■ QUOTED TEXT:

From 596dc052667d5bd405b5f5b5edd4e2eb7e55957b Mon Sep 17 00:00:00 2001
From: frisch-raphael <frisch.raphael@gmail.com>
Date: Wed, 26 Jul 2017 15:12:26 +0200
Subject: [PATCH] better xlst meta character cleaning
MIME-Version: 1.0
Content-Type: text/plain; charset=UTF-8
Content-Transfer-Encoding: 8bit

We grew frustrated that metacharacters would leave empty newline after report generation so we made some change to the xlst generation function so that :
It leaves less unclosed tag (there shouldn't be any really but we never know)
It shouldn't leave any empty paragraph tag behind. This has the big advantage that the metacharaters don't leave any unwanted newline after the report has been generated.

We also documented which statements to be alone on a newline. This should be more or less the same than with the previous function, but users might have to sightly adjust their report. Thus, this pull request should be

¬ finding:::DREAD_SCORE > 1 ¬ µzzzµ needs to be alone on a newline
end of condition (¥) needs to be on a newline
end of for-each (∆) needs to be on a newline
† DREAD_SCORE > 1 †' needs to be on a newline
ƒcodeƒ OUTPUT needs to be on a newline

kudos to 4B3l0 for diging into the dark art of word XML
---
 helpers/xslt_generation.rb | 126 +++++++++++++++++++++----------------
 1 file changed, 73 insertions(+), 53 deletions(-)

diff --git a/helpers/xslt_generation.rb b/helpers/xslt_generation.rb
index fdac54db..a013fb09 100644
--- a/helpers/xslt_generation.rb
+++ b/helpers/xslt_generation.rb
@@ -18,16 +18,18 @@ def initialize(errorString)

■ DATASET ENTRIES:
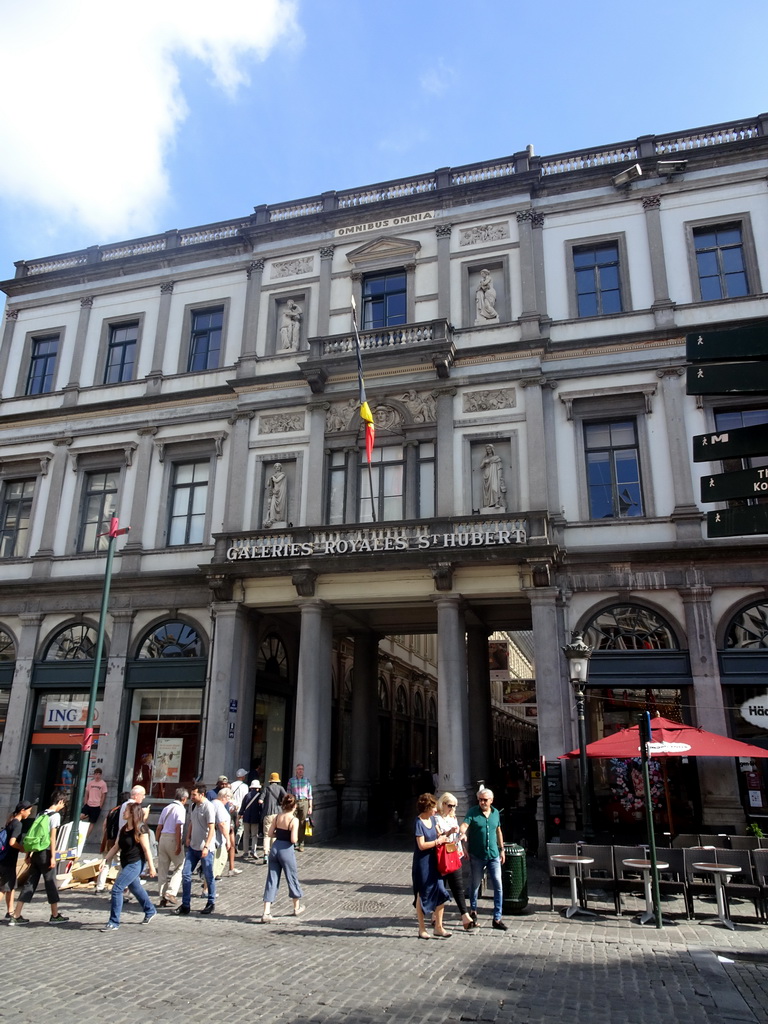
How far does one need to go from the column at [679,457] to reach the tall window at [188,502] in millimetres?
14140

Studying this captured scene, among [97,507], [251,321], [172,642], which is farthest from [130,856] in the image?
A: [251,321]

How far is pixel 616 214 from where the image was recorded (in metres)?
23.1

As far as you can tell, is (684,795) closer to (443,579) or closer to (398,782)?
(443,579)

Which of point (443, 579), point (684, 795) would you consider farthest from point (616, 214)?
point (684, 795)

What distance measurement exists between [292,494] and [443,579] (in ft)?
19.8

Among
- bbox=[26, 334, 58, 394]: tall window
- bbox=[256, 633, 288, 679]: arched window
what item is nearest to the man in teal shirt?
bbox=[256, 633, 288, 679]: arched window

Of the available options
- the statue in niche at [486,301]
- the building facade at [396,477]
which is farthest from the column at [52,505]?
the statue in niche at [486,301]

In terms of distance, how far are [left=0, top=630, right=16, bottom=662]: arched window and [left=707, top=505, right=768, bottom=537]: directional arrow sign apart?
24.3 metres

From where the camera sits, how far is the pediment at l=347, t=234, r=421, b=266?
24.7 meters

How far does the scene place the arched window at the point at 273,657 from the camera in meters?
24.1

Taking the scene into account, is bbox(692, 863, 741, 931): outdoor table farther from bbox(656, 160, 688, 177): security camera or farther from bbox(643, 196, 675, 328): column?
bbox(656, 160, 688, 177): security camera

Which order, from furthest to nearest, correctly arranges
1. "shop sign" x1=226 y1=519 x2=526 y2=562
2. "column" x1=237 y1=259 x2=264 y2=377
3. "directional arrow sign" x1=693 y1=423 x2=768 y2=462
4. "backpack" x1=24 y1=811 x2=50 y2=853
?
"column" x1=237 y1=259 x2=264 y2=377
"shop sign" x1=226 y1=519 x2=526 y2=562
"backpack" x1=24 y1=811 x2=50 y2=853
"directional arrow sign" x1=693 y1=423 x2=768 y2=462

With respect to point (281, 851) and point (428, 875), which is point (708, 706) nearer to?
point (428, 875)

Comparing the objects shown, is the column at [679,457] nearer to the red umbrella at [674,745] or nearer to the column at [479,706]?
the red umbrella at [674,745]
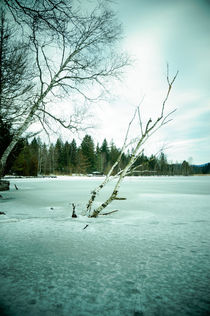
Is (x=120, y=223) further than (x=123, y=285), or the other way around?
(x=120, y=223)

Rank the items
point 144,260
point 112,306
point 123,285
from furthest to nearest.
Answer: point 144,260 < point 123,285 < point 112,306

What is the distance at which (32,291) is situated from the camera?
4.27ft

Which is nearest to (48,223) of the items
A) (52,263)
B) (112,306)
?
(52,263)

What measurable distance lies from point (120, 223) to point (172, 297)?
7.47 ft

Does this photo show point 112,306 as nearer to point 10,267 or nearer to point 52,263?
point 52,263

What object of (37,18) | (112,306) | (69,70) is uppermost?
(69,70)

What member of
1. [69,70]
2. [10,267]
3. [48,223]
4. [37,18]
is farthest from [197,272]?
[69,70]

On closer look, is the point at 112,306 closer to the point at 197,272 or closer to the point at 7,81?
the point at 197,272

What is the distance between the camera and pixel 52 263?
1761 mm

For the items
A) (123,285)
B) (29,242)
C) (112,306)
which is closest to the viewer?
(112,306)

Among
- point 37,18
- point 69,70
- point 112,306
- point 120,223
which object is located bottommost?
point 120,223

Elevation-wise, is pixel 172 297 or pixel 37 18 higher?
pixel 37 18

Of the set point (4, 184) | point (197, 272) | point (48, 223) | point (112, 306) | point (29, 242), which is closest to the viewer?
point (112, 306)

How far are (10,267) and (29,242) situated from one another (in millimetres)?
716
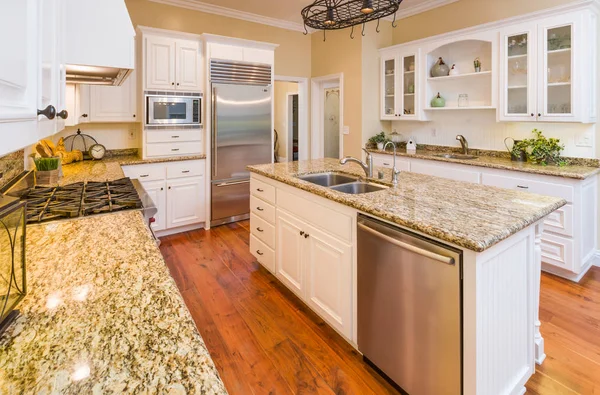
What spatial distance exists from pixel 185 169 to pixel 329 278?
9.30ft

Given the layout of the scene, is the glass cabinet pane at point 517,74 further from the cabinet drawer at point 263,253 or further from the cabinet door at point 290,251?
the cabinet drawer at point 263,253

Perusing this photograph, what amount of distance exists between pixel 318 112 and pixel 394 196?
421 centimetres

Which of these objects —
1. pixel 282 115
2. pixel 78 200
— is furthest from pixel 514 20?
pixel 282 115

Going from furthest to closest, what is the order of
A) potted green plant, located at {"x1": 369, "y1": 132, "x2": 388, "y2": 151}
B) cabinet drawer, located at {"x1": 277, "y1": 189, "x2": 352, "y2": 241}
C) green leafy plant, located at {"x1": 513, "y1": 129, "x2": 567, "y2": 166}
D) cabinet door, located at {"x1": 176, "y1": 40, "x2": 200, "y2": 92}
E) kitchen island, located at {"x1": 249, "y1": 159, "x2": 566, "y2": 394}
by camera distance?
potted green plant, located at {"x1": 369, "y1": 132, "x2": 388, "y2": 151} → cabinet door, located at {"x1": 176, "y1": 40, "x2": 200, "y2": 92} → green leafy plant, located at {"x1": 513, "y1": 129, "x2": 567, "y2": 166} → cabinet drawer, located at {"x1": 277, "y1": 189, "x2": 352, "y2": 241} → kitchen island, located at {"x1": 249, "y1": 159, "x2": 566, "y2": 394}

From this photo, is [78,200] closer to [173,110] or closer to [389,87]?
[173,110]

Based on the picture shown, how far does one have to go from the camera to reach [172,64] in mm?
4133

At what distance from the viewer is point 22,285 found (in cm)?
88

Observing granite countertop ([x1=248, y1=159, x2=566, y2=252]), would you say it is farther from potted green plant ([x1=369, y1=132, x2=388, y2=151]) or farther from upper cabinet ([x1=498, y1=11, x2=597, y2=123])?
potted green plant ([x1=369, y1=132, x2=388, y2=151])

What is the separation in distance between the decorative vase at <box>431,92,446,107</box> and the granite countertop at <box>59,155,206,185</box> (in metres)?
3.06

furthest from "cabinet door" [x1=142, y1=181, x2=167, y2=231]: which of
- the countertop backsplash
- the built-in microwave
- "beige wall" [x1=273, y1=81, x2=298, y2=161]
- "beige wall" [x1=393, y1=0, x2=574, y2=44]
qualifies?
"beige wall" [x1=273, y1=81, x2=298, y2=161]

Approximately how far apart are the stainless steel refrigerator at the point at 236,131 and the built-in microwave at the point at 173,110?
0.22m

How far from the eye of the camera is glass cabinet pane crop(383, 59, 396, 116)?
4.93m

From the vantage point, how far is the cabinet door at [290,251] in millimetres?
2535

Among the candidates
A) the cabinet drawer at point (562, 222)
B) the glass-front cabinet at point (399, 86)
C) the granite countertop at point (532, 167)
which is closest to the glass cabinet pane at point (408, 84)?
the glass-front cabinet at point (399, 86)
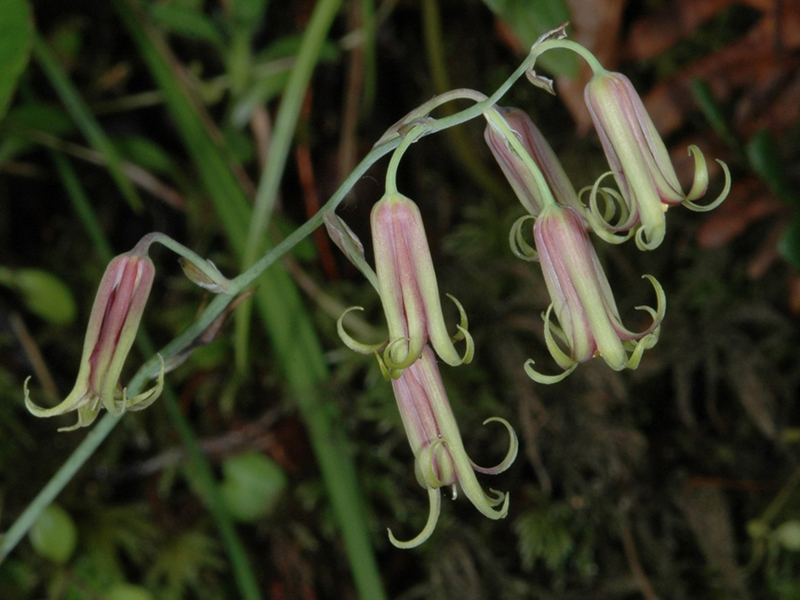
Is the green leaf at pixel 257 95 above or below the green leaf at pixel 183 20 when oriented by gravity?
below

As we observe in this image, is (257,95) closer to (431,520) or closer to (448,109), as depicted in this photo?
(448,109)

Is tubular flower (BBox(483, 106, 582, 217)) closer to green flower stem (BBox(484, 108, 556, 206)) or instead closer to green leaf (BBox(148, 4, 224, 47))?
green flower stem (BBox(484, 108, 556, 206))

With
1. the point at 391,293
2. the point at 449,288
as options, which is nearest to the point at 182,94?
the point at 449,288

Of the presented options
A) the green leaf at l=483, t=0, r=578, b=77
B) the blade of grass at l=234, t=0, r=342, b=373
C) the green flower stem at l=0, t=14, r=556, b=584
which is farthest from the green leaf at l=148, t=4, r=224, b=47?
the green flower stem at l=0, t=14, r=556, b=584

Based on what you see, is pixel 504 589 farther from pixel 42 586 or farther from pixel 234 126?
pixel 234 126

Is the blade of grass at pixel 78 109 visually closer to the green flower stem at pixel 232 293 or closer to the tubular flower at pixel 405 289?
the green flower stem at pixel 232 293

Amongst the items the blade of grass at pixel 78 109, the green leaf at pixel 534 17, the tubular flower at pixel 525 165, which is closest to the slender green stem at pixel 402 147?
the tubular flower at pixel 525 165

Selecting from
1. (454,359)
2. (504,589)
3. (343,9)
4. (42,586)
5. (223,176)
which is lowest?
(504,589)

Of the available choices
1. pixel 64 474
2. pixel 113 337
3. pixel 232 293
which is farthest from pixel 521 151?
pixel 64 474
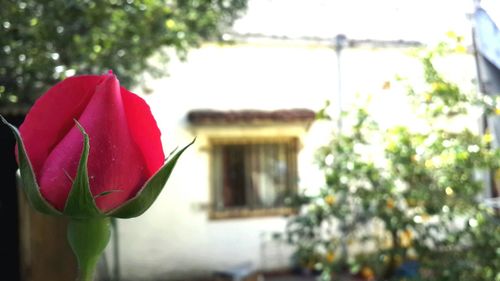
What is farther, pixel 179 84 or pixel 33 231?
pixel 179 84

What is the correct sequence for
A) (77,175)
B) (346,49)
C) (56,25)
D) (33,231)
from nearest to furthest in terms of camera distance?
(77,175), (56,25), (33,231), (346,49)

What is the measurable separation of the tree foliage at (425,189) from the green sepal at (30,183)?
9.80 ft

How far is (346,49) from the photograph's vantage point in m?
9.06

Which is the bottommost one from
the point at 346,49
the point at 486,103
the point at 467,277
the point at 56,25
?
the point at 467,277

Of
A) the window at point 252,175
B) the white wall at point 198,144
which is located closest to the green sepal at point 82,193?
the white wall at point 198,144

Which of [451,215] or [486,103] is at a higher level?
[486,103]

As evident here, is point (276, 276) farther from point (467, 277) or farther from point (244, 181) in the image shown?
point (467, 277)

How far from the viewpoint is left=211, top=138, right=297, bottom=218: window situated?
8422 mm

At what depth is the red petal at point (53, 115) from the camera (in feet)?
2.10

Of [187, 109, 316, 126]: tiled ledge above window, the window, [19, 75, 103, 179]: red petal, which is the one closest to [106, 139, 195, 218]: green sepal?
[19, 75, 103, 179]: red petal

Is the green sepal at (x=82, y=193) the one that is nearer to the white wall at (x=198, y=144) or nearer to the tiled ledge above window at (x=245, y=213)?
the white wall at (x=198, y=144)

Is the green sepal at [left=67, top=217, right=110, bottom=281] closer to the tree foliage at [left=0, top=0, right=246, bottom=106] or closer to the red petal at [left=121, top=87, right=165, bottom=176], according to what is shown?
the red petal at [left=121, top=87, right=165, bottom=176]

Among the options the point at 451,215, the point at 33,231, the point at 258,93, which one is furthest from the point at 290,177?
the point at 451,215

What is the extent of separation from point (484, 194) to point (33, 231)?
3.32m
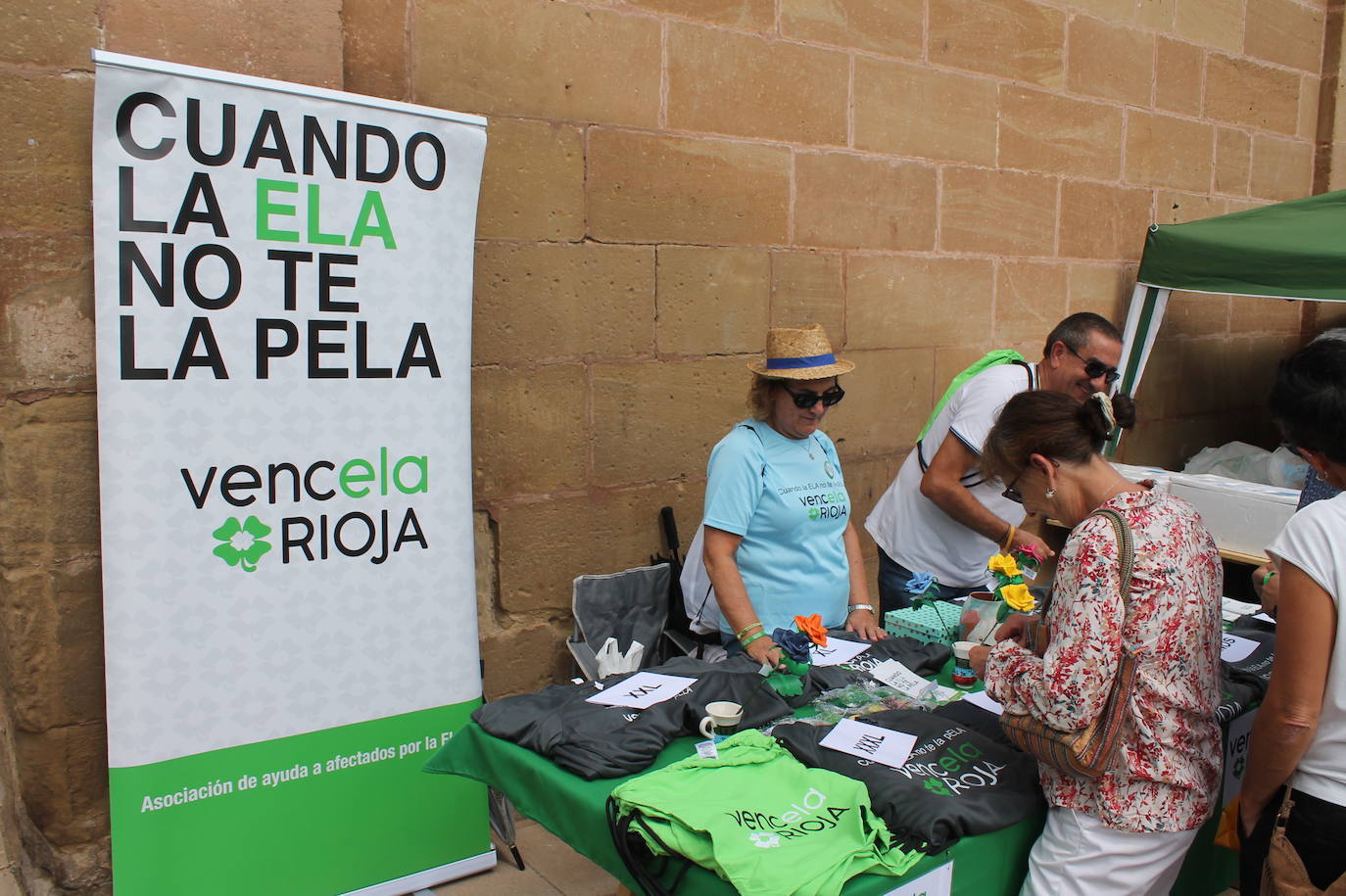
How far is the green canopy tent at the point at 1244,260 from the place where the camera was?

■ SET TASK 1:
Answer the following about the patch above.
(a) Which file does the patch change?
(b) How many insertions and deletions does the patch summary report?
(c) To whom does the patch give kudos for digging into word XML?
■ SET TASK 2: Report each line of the records that contains the word "millimetres".

■ EXERCISE ANSWER 1:
(a) helpers/xslt_generation.rb
(b) 73 insertions and 53 deletions
(c) 4B3l0

■ EXERCISE ANSWER 2:
How far does one need to go from the column at [679,457] to reach the tall window at [188,502] in millimetres?
How far are (10,267) and (29,242) situated from one another (in millimetres)?
From the vantage point, how far is the cabinet door at [290,251] in millimetres?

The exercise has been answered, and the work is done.